The underlying predicament arises when mental conditions are defined as disorders rather than by the predicaments that human beings face. As such, psychiatry is highly dependent on the assessment of the psychological disorders, the definition and the fundamental psychological changes that exist thereof; an aspect that has been mirrored and projected in the scientist’s discussion by J. Krishnamurti, David Bohm, and Rupert Sheldrake.
The result is that the definitions tend to range with others seeking to define it as a disorder and others arguing that it is in essence concept that falls under the socio-political threshold. Additionally, it is argued that a mental condition is predisposed to purposes of social control and to factual basis laid out by the science.
Perhaps with the integration of both the science and socio-political value is aligned, then a proper analysis of mental disorders is inevitable.

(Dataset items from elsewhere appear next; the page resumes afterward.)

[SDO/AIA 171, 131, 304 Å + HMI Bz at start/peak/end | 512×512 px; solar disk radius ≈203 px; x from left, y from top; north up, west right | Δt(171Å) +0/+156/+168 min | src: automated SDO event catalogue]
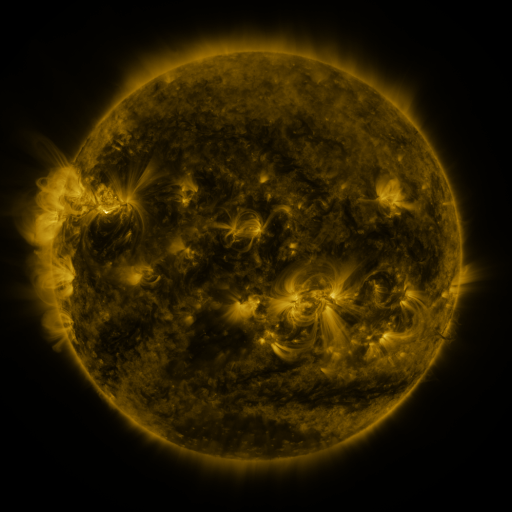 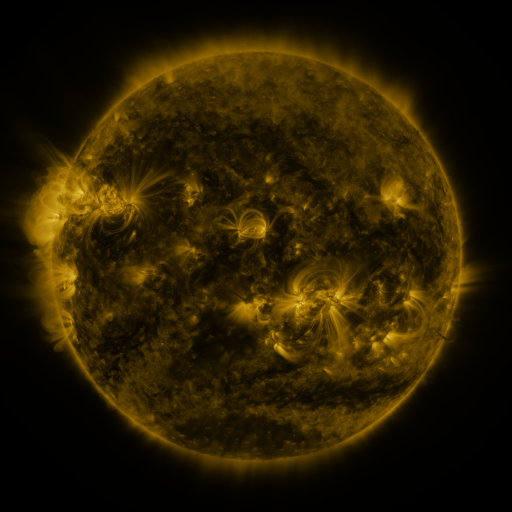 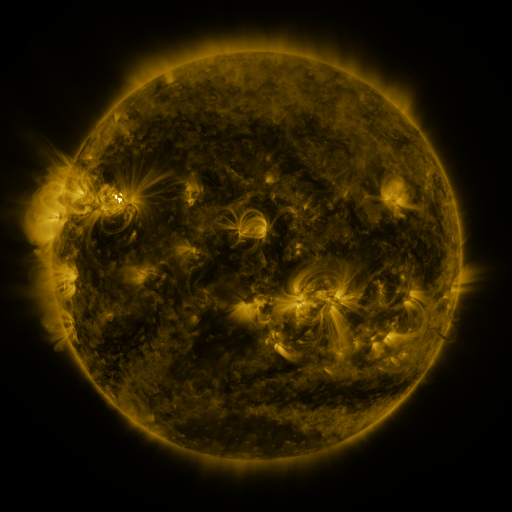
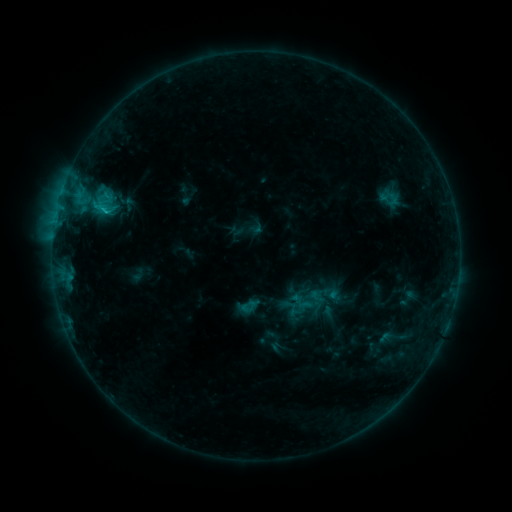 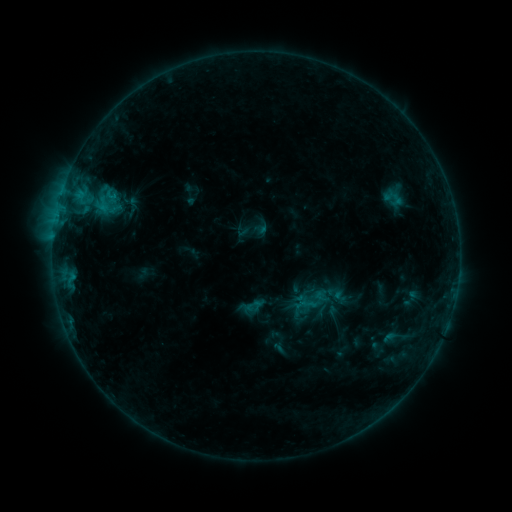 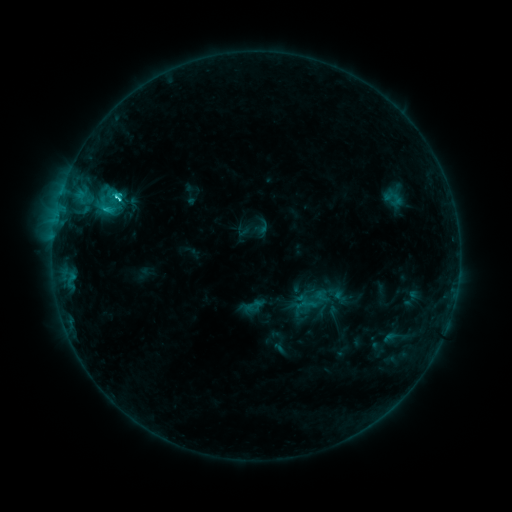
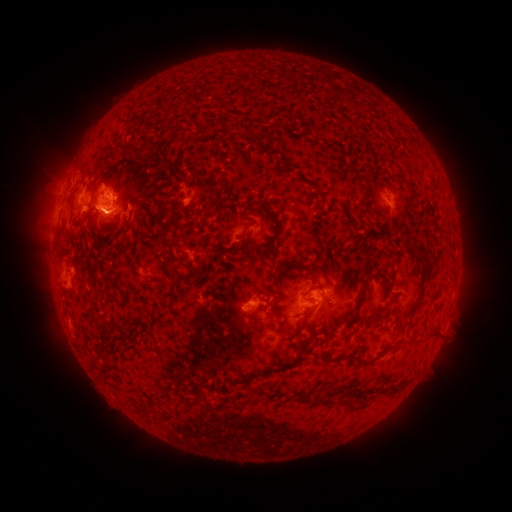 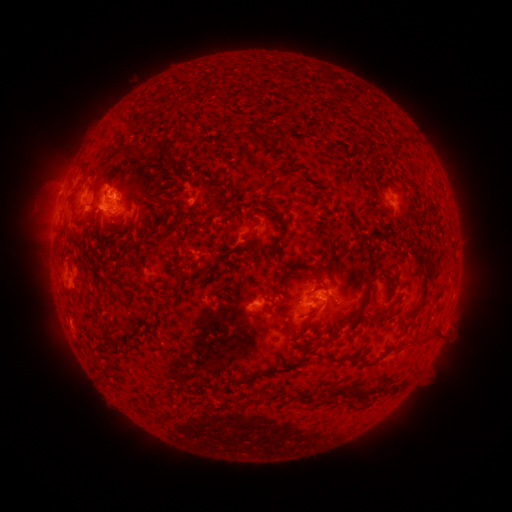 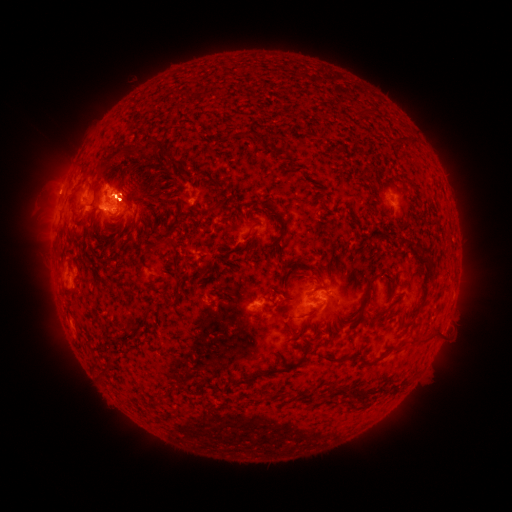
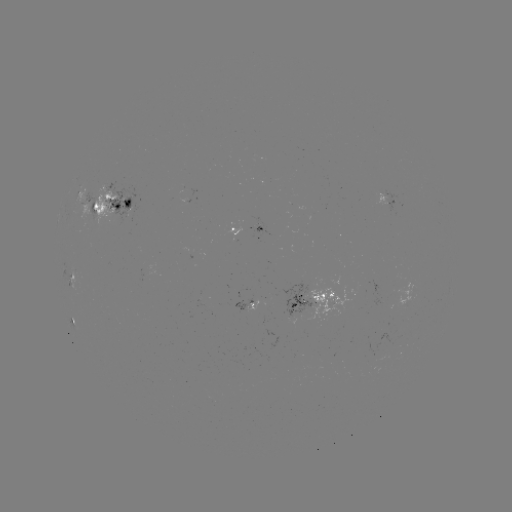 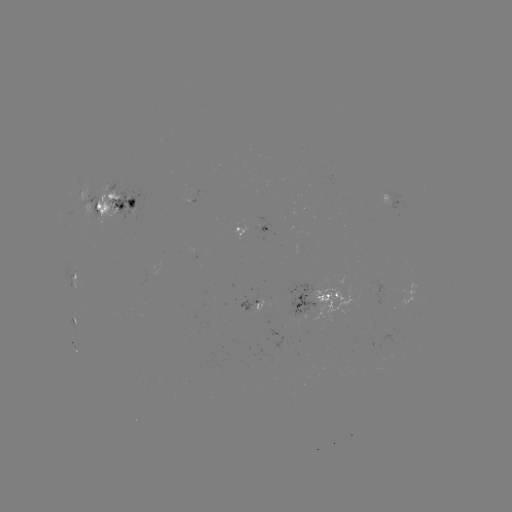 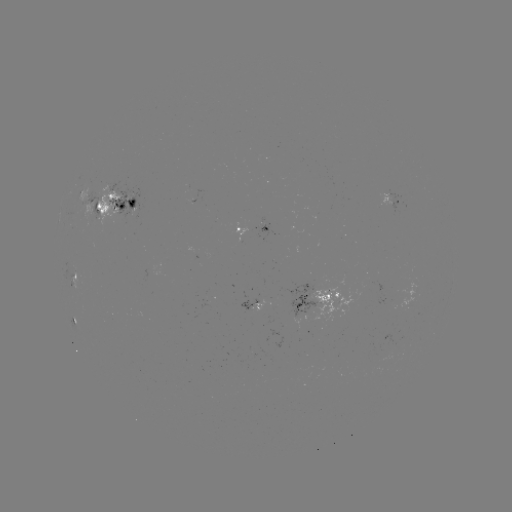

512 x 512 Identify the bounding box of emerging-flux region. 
[92, 194, 98, 220].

At this juncture, it becomes possible to make an assessment of the mental and physical conditions. Conditions are often relative to negativity if they result in the failure of the mechanisms in the performance of processes for which they are mandated. Mental conditions have also been subject to a diagnosis of symptoms and the implications of diagnosis that fall under the cross-cultural criteria. This has also been under scrutiny owing to the lack of a proper justification of a scientific fact or rather a condition influenced by the socio-political environment thereof.

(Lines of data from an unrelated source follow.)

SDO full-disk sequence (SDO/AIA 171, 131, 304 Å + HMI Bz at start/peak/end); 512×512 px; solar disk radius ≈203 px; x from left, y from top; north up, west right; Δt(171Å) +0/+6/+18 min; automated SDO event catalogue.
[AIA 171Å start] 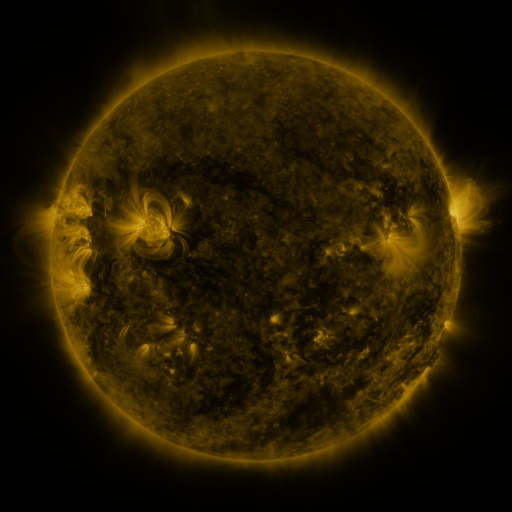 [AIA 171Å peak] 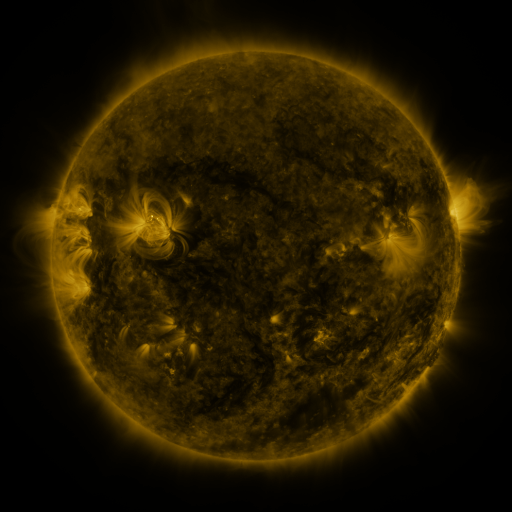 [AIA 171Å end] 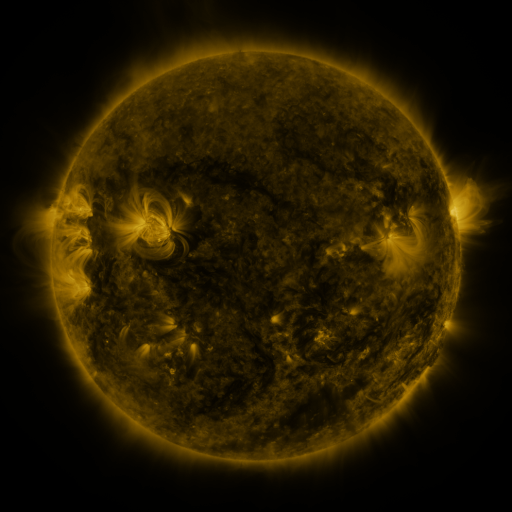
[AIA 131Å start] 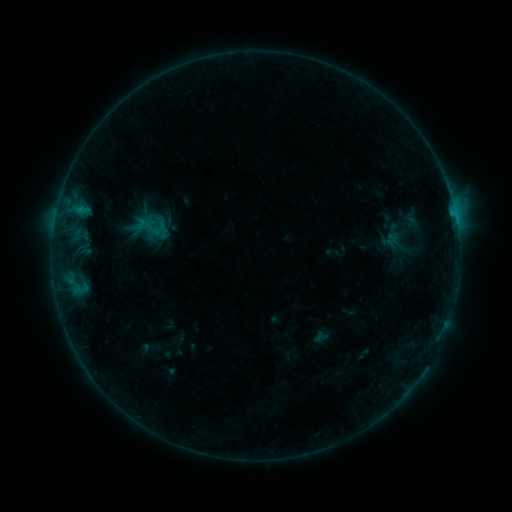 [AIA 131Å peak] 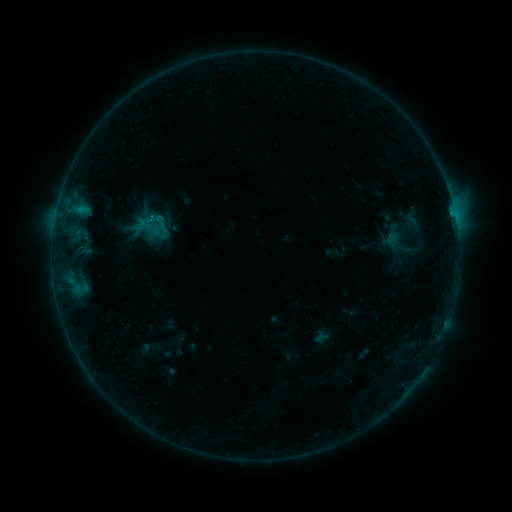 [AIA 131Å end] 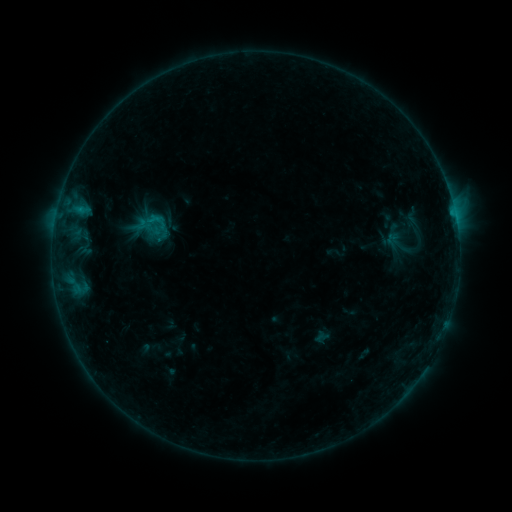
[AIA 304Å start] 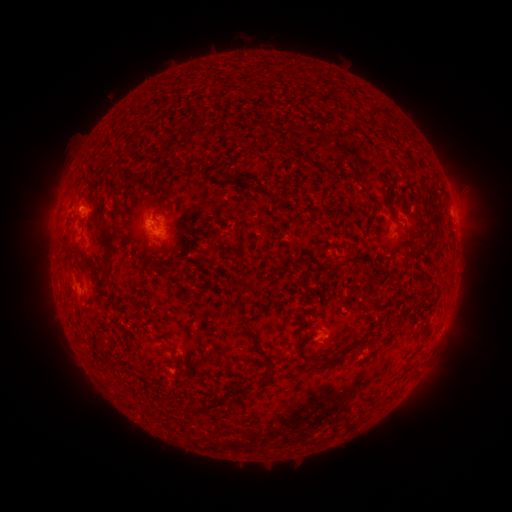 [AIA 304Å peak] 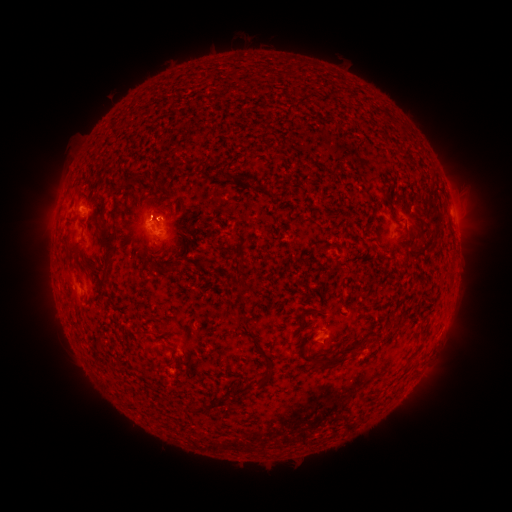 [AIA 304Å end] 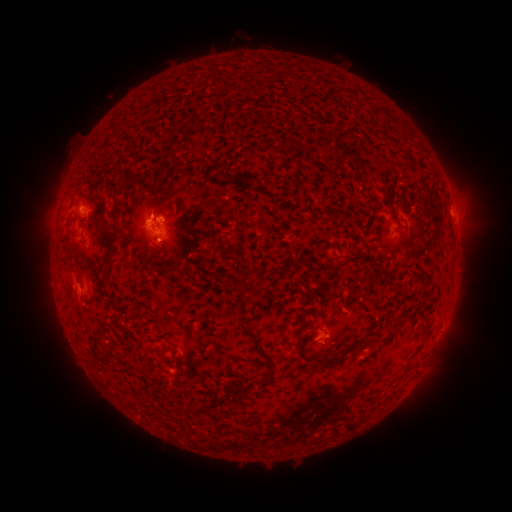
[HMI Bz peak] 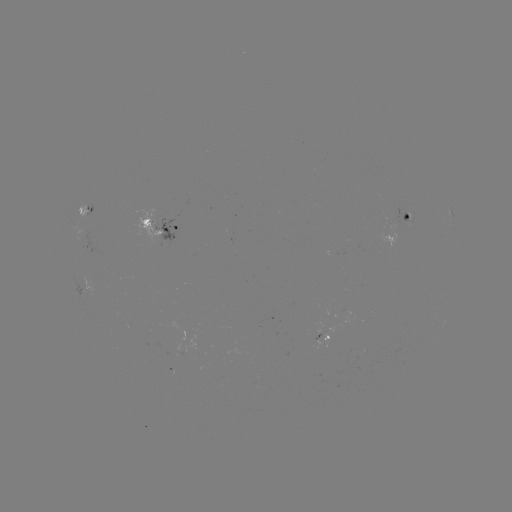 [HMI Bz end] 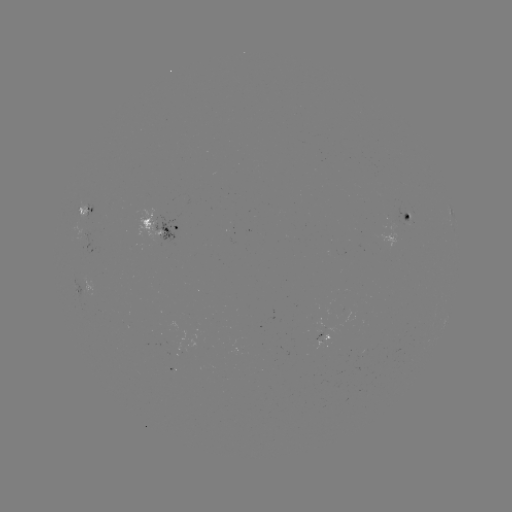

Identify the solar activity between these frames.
B6.2 flare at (155, 219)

Culture is a variable in making a diagnosis whereby the specific determining variables include the data on family, explanatory models, as well as patient-centric care based on their strengths and weaknesses. It is imperative to make a distinction between suffering that is imposed by nature and the nature of disorders themselves in which case David Bohm argues that
Disorder is a human consciousness and it is directly relative to nature. It is the natural state of the human being to succumb to suffering; what the discussion refers to as the “disorder.” Krishnamurti, argues that remembering pain creates a sense of continuity upon which disorders are based upon, but in reality it is often in self-context, prompting self-concern and commitment and as such the same can be manipulated to free the individual from suffering.